— Exercise —
There is a line containing "United States, site archbold_FL-22." in the records below. Repeat it and every line after it, exactly, through the final line, but no pictures.

(Collected data)
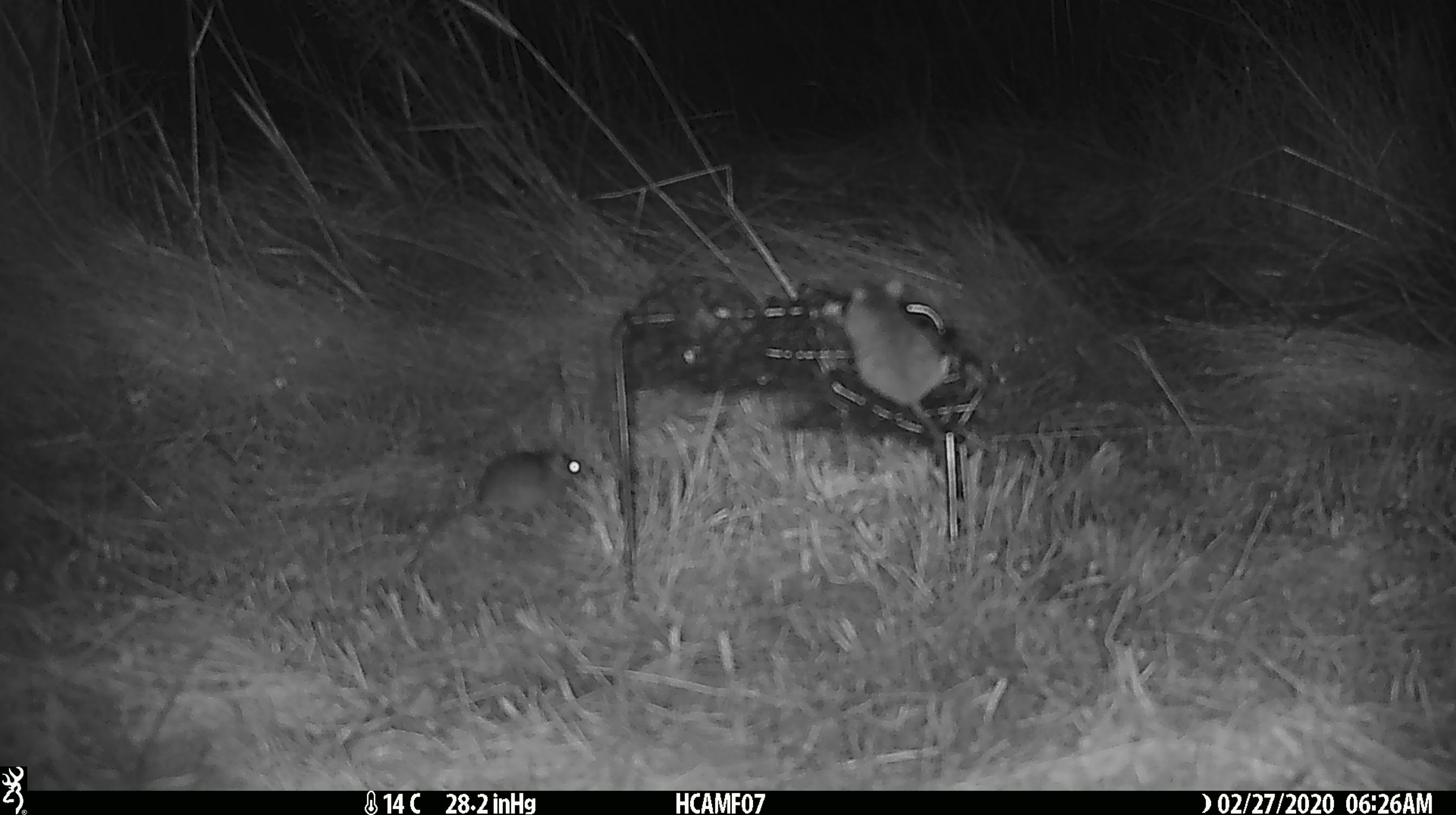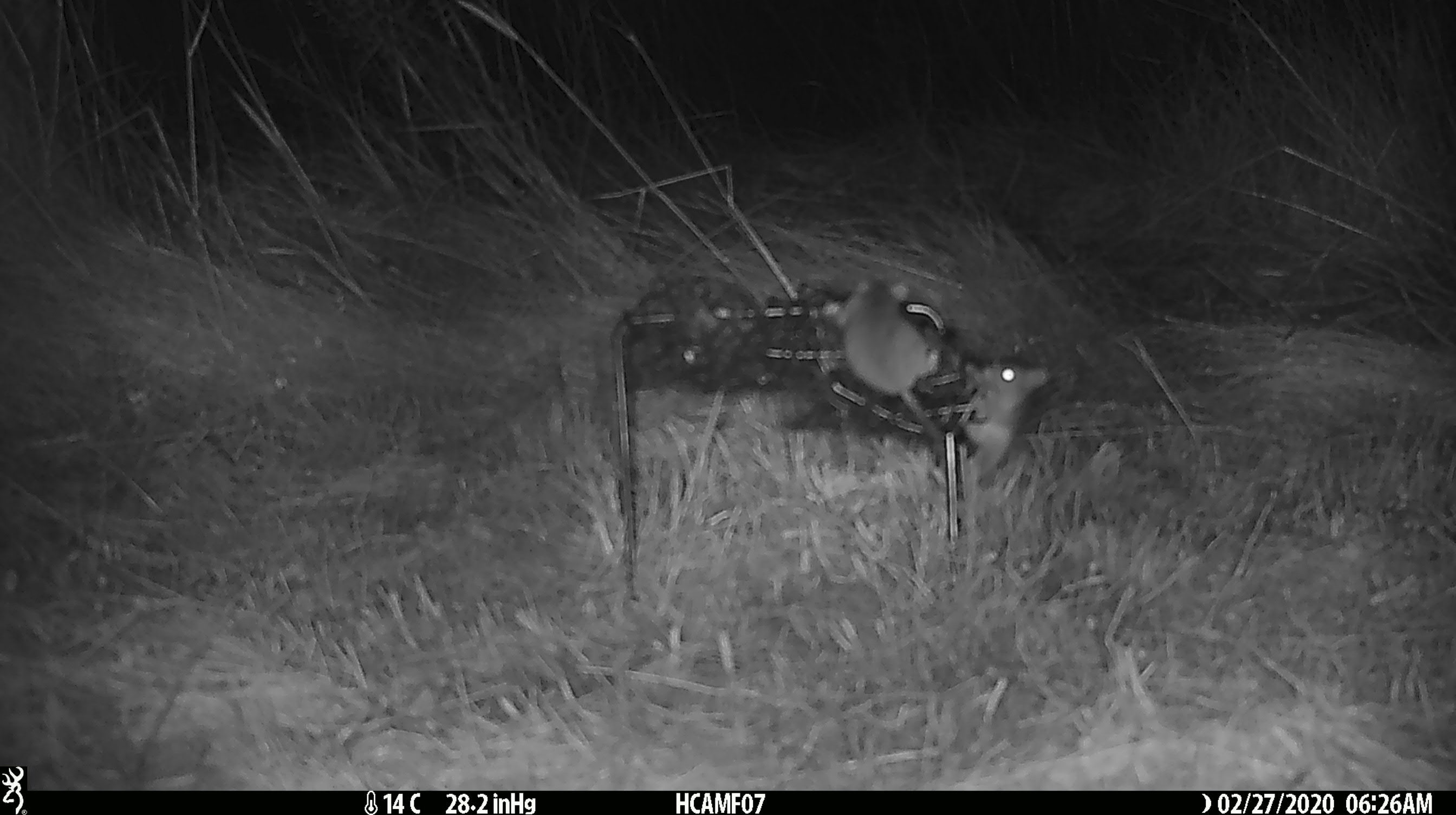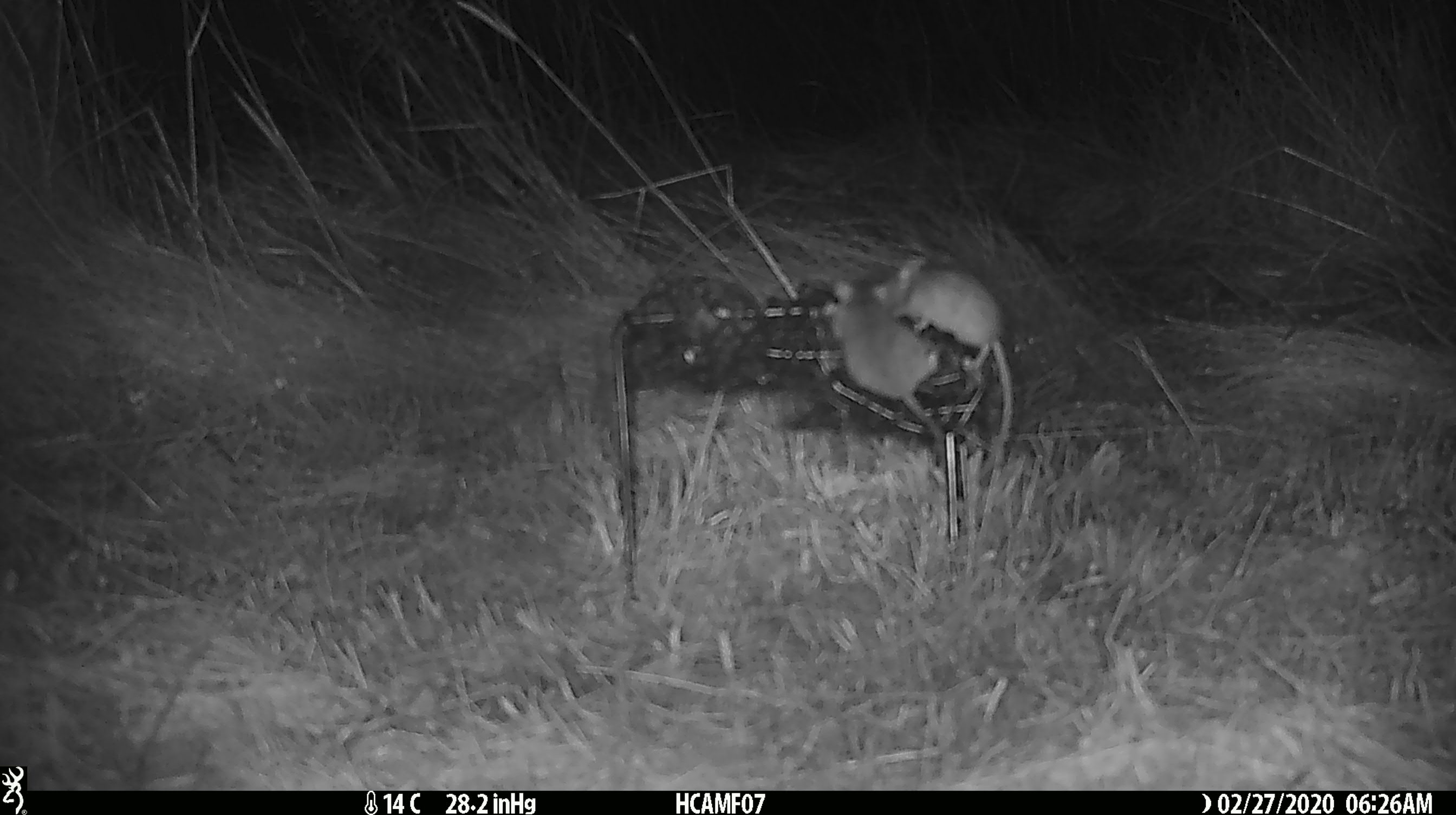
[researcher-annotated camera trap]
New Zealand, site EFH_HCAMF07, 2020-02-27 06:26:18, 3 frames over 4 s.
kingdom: Animalia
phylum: Chordata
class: Mammalia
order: Rodentia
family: Muridae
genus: Mus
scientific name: Mus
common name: mouse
Mouse (Mus).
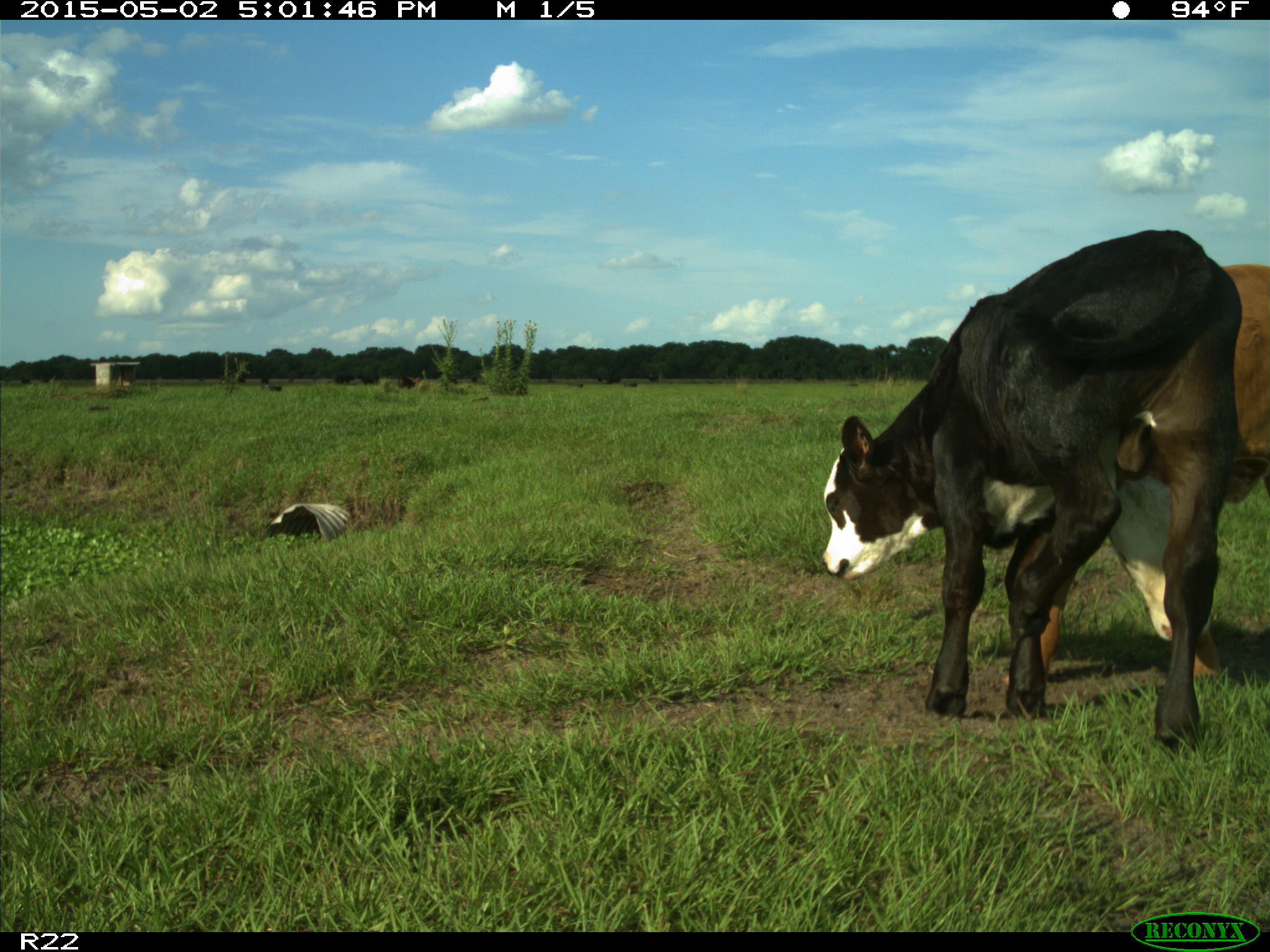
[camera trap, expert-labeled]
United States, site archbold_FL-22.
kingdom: Animalia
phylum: Chordata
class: Mammalia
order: Artiodactyla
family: Bovidae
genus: Bos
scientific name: Bos taurus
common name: domestic cow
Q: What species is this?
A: Bos taurus (domestic cow).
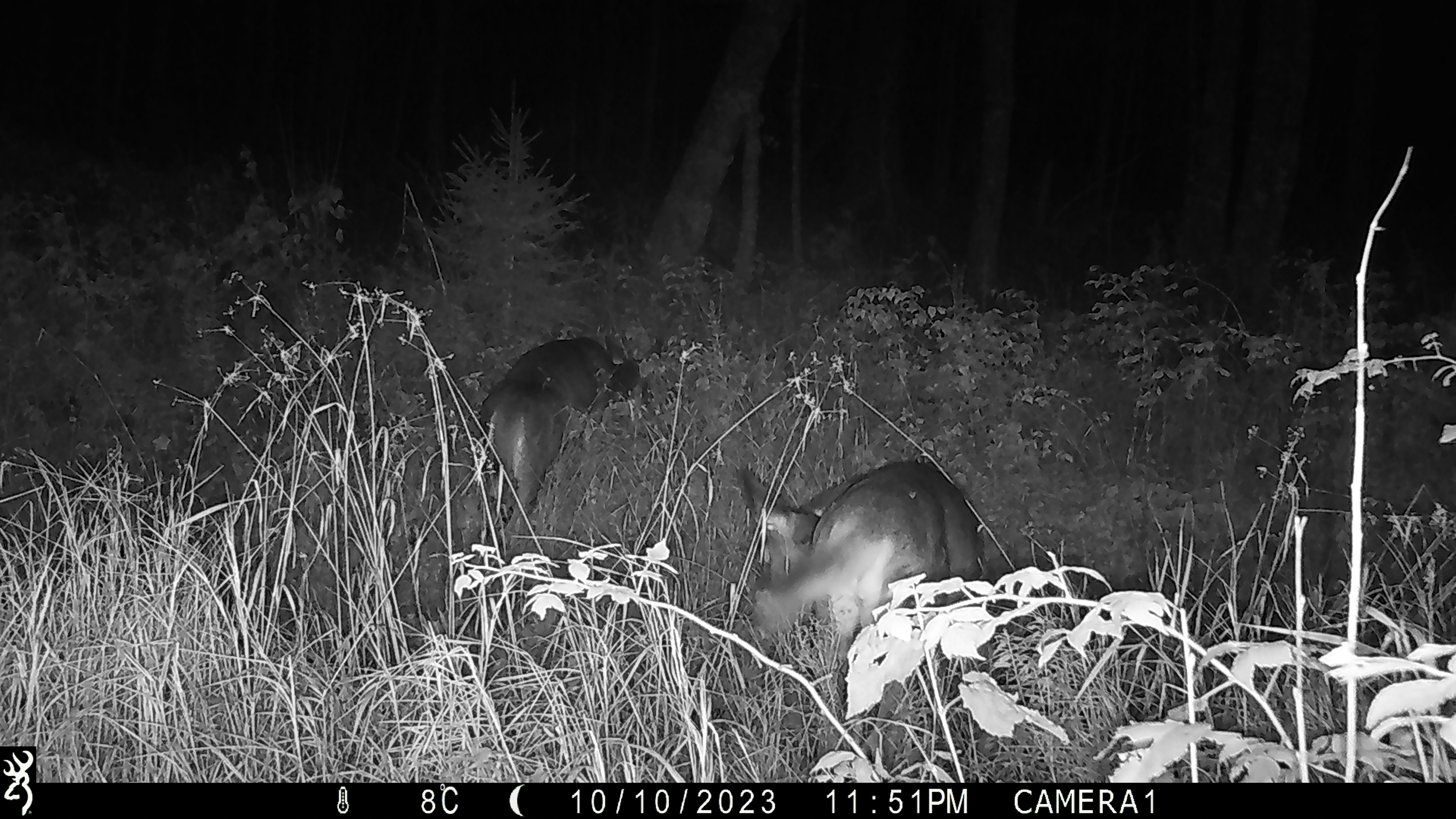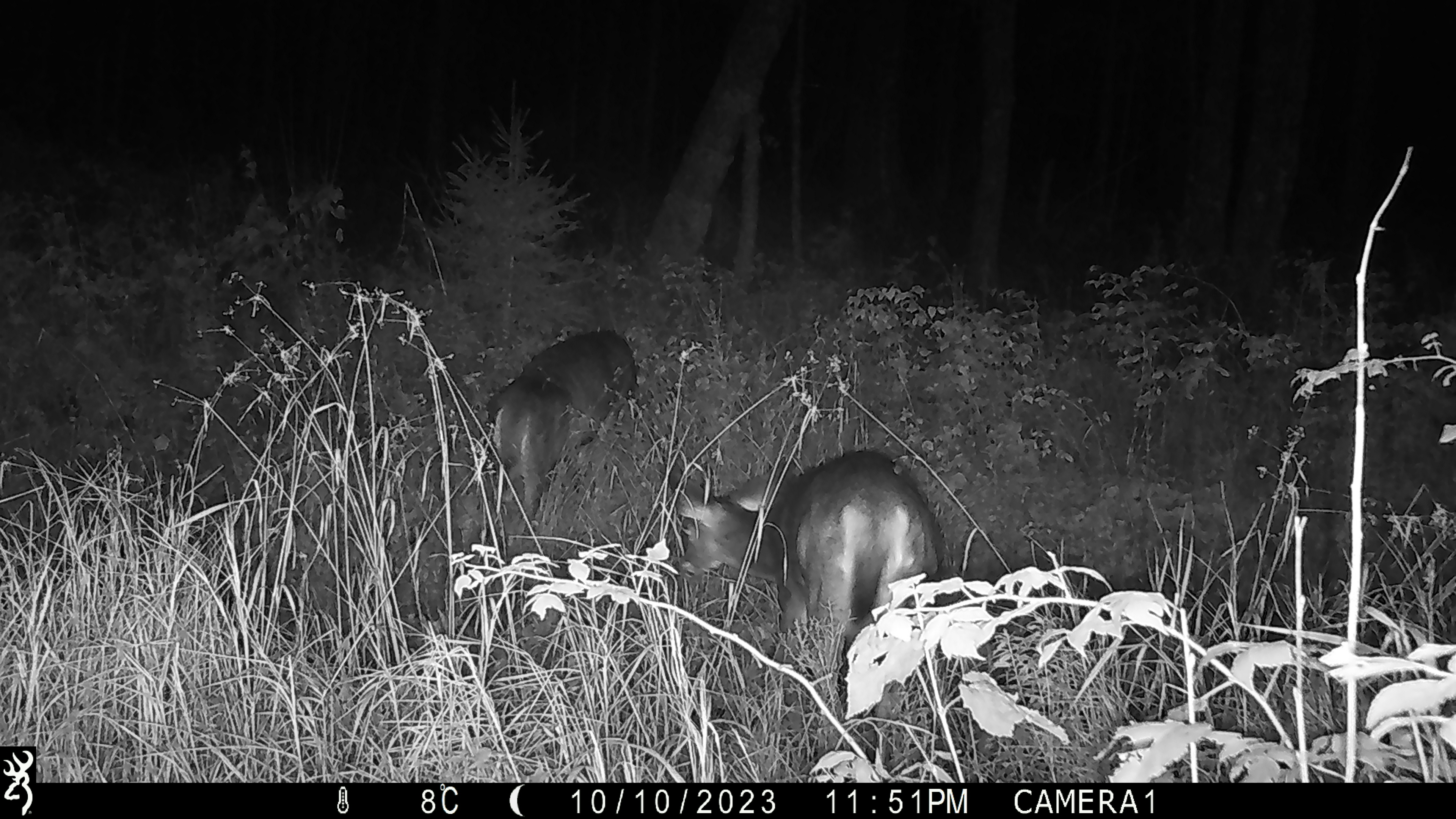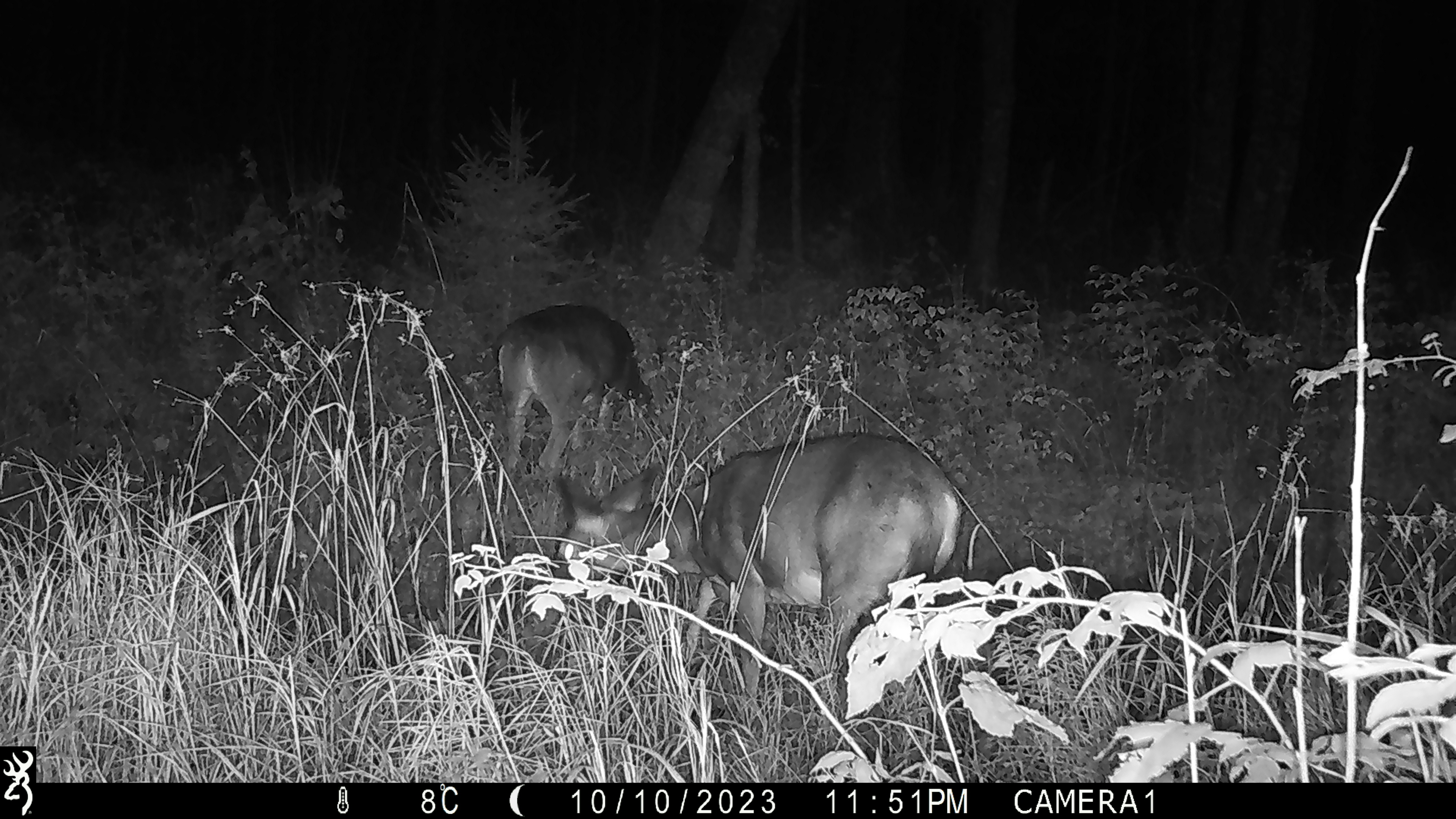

— Final answer —
United States, site archbold_FL-22.
kingdom: Animalia
phylum: Chordata
class: Mammalia
order: Artiodactyla
family: Bovidae
genus: Bos
scientific name: Bos taurus
common name: domestic cow
Q: What species is this?
A: Bos taurus (domestic cow).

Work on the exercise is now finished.